→ EXERCISE PROMPT:
Everything from the line containing "Based on what" through the final line of the records must be transcribed verbatim; nothing else belongs in the result.

→ INPUT FOR THIS TASK:
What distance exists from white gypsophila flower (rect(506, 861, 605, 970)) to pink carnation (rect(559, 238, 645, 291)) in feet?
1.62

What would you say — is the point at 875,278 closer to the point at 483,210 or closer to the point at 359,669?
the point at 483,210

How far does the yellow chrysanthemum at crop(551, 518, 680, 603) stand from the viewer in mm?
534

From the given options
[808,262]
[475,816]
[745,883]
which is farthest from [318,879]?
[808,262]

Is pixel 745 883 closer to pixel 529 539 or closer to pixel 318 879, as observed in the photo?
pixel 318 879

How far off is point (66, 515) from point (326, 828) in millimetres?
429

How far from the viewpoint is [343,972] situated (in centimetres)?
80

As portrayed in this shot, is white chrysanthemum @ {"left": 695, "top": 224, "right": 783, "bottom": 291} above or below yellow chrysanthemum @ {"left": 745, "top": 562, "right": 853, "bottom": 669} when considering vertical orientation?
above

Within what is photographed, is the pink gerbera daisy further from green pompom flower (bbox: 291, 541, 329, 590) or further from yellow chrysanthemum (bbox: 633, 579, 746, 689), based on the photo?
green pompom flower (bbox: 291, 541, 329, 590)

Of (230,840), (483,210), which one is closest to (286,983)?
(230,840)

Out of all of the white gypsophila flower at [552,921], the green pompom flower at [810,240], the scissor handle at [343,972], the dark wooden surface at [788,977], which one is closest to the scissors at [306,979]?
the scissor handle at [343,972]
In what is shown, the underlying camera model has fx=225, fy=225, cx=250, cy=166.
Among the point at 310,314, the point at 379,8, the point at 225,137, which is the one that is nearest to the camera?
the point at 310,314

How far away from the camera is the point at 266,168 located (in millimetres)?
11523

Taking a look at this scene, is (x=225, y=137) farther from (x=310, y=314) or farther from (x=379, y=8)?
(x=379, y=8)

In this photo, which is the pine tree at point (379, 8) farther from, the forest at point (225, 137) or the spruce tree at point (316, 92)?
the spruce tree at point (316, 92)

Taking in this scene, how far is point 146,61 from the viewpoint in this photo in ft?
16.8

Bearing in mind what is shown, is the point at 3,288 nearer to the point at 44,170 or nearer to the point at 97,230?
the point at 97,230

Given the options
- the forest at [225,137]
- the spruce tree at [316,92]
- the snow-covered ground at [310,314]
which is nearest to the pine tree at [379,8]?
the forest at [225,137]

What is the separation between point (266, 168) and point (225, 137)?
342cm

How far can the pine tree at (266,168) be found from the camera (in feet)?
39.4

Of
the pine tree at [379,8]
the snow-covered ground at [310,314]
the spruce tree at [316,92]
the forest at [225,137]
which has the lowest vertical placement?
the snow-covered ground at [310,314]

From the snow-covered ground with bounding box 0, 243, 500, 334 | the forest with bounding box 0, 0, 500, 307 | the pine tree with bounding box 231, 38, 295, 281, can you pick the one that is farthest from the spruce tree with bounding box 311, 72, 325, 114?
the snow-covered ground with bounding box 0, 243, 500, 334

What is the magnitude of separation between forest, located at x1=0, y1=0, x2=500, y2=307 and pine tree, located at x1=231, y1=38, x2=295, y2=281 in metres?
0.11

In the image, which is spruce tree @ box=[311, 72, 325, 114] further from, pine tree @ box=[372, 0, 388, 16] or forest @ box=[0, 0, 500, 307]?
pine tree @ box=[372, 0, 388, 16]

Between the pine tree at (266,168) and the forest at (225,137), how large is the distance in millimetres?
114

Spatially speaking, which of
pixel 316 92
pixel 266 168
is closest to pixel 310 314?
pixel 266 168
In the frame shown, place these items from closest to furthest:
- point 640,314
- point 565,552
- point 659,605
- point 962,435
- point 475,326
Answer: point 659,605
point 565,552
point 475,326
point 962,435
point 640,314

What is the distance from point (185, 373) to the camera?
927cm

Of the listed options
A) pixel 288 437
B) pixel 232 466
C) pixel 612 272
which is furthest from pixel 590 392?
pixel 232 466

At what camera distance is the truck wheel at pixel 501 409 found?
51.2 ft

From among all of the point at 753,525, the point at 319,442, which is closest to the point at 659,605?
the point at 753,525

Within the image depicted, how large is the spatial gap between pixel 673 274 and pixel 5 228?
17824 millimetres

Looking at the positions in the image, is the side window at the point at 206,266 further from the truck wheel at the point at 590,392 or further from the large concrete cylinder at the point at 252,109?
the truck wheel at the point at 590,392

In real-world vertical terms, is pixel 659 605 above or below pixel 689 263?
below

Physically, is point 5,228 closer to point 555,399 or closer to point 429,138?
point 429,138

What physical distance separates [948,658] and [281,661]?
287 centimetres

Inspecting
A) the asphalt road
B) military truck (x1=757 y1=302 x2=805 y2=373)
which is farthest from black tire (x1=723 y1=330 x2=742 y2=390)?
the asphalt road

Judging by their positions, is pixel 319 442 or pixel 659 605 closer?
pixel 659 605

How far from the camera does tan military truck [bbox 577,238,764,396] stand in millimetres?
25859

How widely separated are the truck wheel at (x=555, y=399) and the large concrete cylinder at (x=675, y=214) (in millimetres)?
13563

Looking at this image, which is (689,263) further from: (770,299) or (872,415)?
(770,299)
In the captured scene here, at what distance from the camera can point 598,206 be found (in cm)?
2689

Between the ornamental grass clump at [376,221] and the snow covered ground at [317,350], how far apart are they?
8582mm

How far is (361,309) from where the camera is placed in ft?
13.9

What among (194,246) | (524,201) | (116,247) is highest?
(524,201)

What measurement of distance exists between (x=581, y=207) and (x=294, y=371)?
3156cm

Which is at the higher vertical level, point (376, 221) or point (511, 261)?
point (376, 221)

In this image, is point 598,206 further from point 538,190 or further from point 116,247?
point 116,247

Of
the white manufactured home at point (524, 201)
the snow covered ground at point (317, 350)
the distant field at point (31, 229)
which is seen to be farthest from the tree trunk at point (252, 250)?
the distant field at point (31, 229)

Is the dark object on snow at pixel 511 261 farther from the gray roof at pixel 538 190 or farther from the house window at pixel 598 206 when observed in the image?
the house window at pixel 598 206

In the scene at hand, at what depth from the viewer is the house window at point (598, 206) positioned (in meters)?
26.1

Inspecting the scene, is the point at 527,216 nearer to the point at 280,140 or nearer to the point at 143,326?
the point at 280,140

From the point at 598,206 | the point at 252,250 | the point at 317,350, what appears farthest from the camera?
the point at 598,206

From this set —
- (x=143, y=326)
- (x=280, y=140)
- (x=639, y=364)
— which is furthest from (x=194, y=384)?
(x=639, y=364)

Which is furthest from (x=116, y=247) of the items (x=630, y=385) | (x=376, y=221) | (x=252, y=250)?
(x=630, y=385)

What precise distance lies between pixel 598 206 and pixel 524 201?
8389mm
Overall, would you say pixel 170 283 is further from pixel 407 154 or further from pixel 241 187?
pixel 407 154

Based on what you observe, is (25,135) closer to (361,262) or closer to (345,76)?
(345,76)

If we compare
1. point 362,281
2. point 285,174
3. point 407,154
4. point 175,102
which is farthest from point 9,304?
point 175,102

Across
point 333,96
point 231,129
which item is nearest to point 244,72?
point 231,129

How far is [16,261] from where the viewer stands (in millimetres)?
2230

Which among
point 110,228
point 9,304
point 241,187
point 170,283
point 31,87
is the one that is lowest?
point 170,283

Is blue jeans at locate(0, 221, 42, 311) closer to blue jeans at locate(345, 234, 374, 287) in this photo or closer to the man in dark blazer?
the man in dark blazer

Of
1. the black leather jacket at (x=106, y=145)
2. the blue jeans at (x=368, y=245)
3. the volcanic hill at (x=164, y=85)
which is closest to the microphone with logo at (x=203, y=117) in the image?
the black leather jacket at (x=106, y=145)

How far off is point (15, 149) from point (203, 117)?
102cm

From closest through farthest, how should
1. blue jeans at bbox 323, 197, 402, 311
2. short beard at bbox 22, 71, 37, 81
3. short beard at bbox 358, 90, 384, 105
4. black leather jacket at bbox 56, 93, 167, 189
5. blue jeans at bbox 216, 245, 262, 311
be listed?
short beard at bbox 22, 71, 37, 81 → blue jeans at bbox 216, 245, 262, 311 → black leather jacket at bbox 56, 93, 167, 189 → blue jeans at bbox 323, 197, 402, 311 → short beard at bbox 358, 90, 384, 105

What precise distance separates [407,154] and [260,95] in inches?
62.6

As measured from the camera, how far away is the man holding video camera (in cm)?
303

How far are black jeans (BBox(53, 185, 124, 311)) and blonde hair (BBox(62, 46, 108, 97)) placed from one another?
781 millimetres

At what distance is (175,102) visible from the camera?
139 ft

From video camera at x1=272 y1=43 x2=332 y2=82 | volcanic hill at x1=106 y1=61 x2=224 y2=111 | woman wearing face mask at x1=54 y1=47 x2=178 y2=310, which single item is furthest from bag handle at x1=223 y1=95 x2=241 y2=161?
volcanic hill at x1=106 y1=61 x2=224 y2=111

→ TASK RESPONSE:
Based on what you observe, is (25,135) closer to (361,262) or closer to (345,76)?
(345,76)

If we compare
1. point 362,281
2. point 285,174
3. point 407,154
4. point 175,102
which is farthest from point 9,304?
point 175,102

Across
point 333,96
point 231,129
which item is nearest to point 244,72?
point 231,129

How far is [16,261] from where the viewer stands (in millimetres)?
2230

Which among
point 110,228
point 9,304
point 241,187
point 170,283
point 31,87
is the one that is lowest?
point 170,283

Is blue jeans at locate(0, 221, 42, 311) closer to blue jeans at locate(345, 234, 374, 287) in this photo or closer to the man in dark blazer?
the man in dark blazer

Of
1. the black leather jacket at (x=106, y=145)
2. the blue jeans at (x=368, y=245)
3. the volcanic hill at (x=164, y=85)
which is closest to the microphone with logo at (x=203, y=117) in the image?
the black leather jacket at (x=106, y=145)

How far off is point (15, 149) from point (203, 117)?
102cm

From closest through farthest, how should
1. blue jeans at bbox 323, 197, 402, 311
2. short beard at bbox 22, 71, 37, 81
3. short beard at bbox 358, 90, 384, 105
4. black leather jacket at bbox 56, 93, 167, 189
5. blue jeans at bbox 216, 245, 262, 311
be listed?
short beard at bbox 22, 71, 37, 81 → blue jeans at bbox 216, 245, 262, 311 → black leather jacket at bbox 56, 93, 167, 189 → blue jeans at bbox 323, 197, 402, 311 → short beard at bbox 358, 90, 384, 105

What precise distance separates [407,154] and [260,95] in inches?
62.6

As measured from the camera, how far away is the man holding video camera (in cm)?
303

How far are black jeans (BBox(53, 185, 124, 311)) and blonde hair (BBox(62, 46, 108, 97)) placed from one another?
781 millimetres

At what distance is (175,102) visible from the camera?
139 ft

From video camera at x1=272 y1=43 x2=332 y2=82 | volcanic hill at x1=106 y1=61 x2=224 y2=111 | woman wearing face mask at x1=54 y1=47 x2=178 y2=310, which single item is furthest from bag handle at x1=223 y1=95 x2=241 y2=161?
volcanic hill at x1=106 y1=61 x2=224 y2=111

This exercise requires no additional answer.